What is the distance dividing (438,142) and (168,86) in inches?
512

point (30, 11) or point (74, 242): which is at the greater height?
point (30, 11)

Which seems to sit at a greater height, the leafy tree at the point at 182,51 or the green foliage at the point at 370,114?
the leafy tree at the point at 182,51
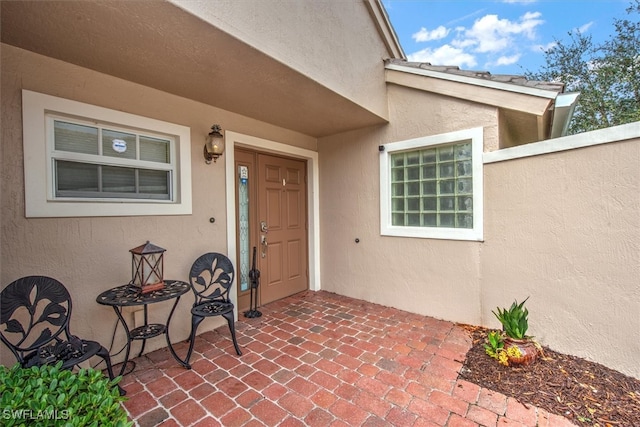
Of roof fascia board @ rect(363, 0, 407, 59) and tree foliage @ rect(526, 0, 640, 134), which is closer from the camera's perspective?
roof fascia board @ rect(363, 0, 407, 59)

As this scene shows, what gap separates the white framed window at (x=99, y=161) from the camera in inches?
92.4

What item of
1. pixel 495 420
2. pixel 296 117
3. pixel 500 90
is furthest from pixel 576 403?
pixel 296 117

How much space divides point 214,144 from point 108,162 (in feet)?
3.59

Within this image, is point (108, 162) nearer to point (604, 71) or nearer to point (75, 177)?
point (75, 177)

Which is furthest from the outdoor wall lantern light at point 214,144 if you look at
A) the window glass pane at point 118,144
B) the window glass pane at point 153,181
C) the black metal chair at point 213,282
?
the black metal chair at point 213,282

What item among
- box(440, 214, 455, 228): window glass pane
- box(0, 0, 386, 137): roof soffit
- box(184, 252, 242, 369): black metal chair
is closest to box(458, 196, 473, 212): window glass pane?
box(440, 214, 455, 228): window glass pane

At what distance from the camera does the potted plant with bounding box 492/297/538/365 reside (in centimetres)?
257

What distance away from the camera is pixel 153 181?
317 cm

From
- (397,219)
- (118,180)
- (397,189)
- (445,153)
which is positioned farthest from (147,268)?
- - -
**TASK TO COMPLETE**: Reproduce all of the records above word for word, omitting the pictures.

**TASK SOLUTION**:
What is the distance dividing (438,142) and (168,86) in inches?
512

point (30, 11) or point (74, 242): which is at the greater height?
point (30, 11)

Which seems to sit at a greater height, the leafy tree at the point at 182,51 or the green foliage at the point at 370,114?
the leafy tree at the point at 182,51
Of roof fascia board @ rect(363, 0, 407, 59) and tree foliage @ rect(526, 0, 640, 134), which is closer from the camera's perspective?
roof fascia board @ rect(363, 0, 407, 59)

As this scene shows, what gap separates the white framed window at (x=99, y=161) from the camera in inches?
92.4

What item of
1. pixel 495 420
2. pixel 296 117
3. pixel 500 90
is furthest from pixel 576 403?
pixel 296 117

How much space divides point 214,144 from point 108,162 (in feet)?
3.59

Within this image, is point (108, 162) nearer to point (604, 71) or nearer to point (75, 177)?
point (75, 177)

Which is furthest from the outdoor wall lantern light at point 214,144 if you look at
A) the window glass pane at point 118,144
B) the window glass pane at point 153,181
C) the black metal chair at point 213,282
?
the black metal chair at point 213,282

What item among
- box(440, 214, 455, 228): window glass pane
- box(0, 0, 386, 137): roof soffit
- box(184, 252, 242, 369): black metal chair
is closest to box(458, 196, 473, 212): window glass pane?
box(440, 214, 455, 228): window glass pane

At what distance from the camera does the potted plant with bounding box 492/297/538/365 reside (in centimetres)?
257

What distance away from the camera is pixel 153 181?
317 cm

From
- (397,219)
- (118,180)
- (397,189)
- (445,153)
which is positioned farthest from (147,268)?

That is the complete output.